→ What you should do:
For the data below, restate word for word only the lines from the line containing "Samsung galaxy tab" through the line containing "yarnchick.blogspot.com screenshot", both ends included.

→ Material provided:

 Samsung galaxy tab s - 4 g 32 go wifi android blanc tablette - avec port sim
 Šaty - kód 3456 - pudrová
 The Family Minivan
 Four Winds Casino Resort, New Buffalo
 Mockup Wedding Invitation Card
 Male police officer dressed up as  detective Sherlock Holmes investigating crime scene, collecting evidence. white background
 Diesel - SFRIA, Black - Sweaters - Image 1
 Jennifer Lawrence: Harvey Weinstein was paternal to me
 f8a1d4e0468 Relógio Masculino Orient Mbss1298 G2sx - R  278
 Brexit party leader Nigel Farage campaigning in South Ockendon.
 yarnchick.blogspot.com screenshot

---

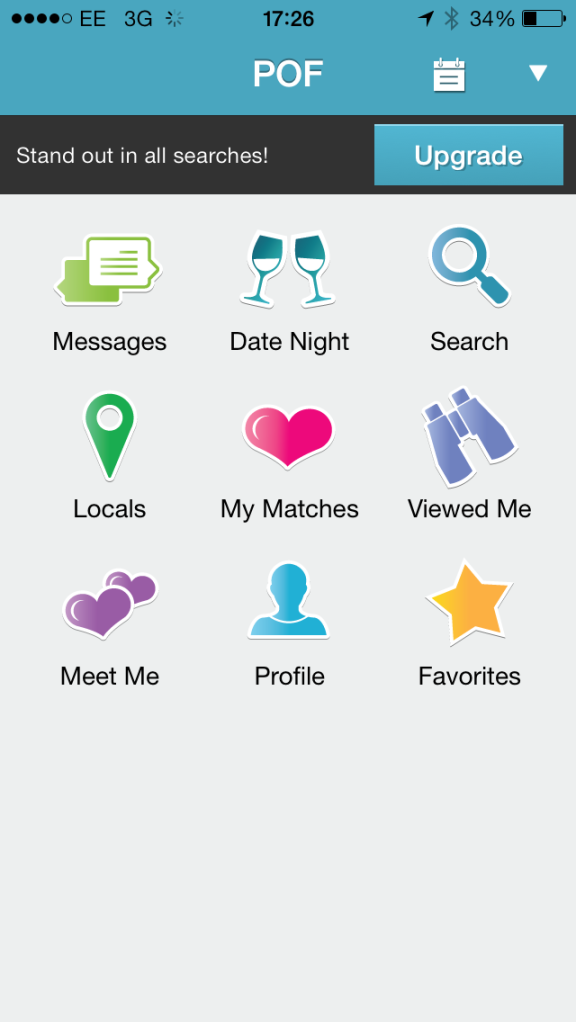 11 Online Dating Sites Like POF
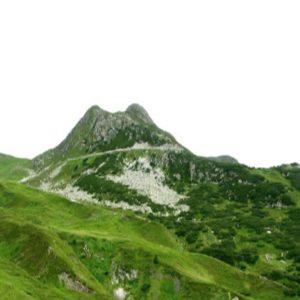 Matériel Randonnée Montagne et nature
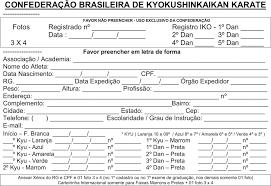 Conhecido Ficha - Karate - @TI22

→ Result of the exercise:
 Samsung galaxy tab s - 4 g 32 go wifi android blanc tablette - avec port sim
 Šaty - kód 3456 - pudrová
 The Family Minivan
 Four Winds Casino Resort, New Buffalo
 Mockup Wedding Invitation Card
 Male police officer dressed up as  detective Sherlock Holmes investigating crime scene, collecting evidence. white background
 Diesel - SFRIA, Black - Sweaters - Image 1
 Jennifer Lawrence: Harvey Weinstein was paternal to me
 f8a1d4e0468 Relógio Masculino Orient Mbss1298 G2sx - R  278
 Brexit party leader Nigel Farage campaigning in South Ockendon.
 yarnchick.blogspot.com screenshot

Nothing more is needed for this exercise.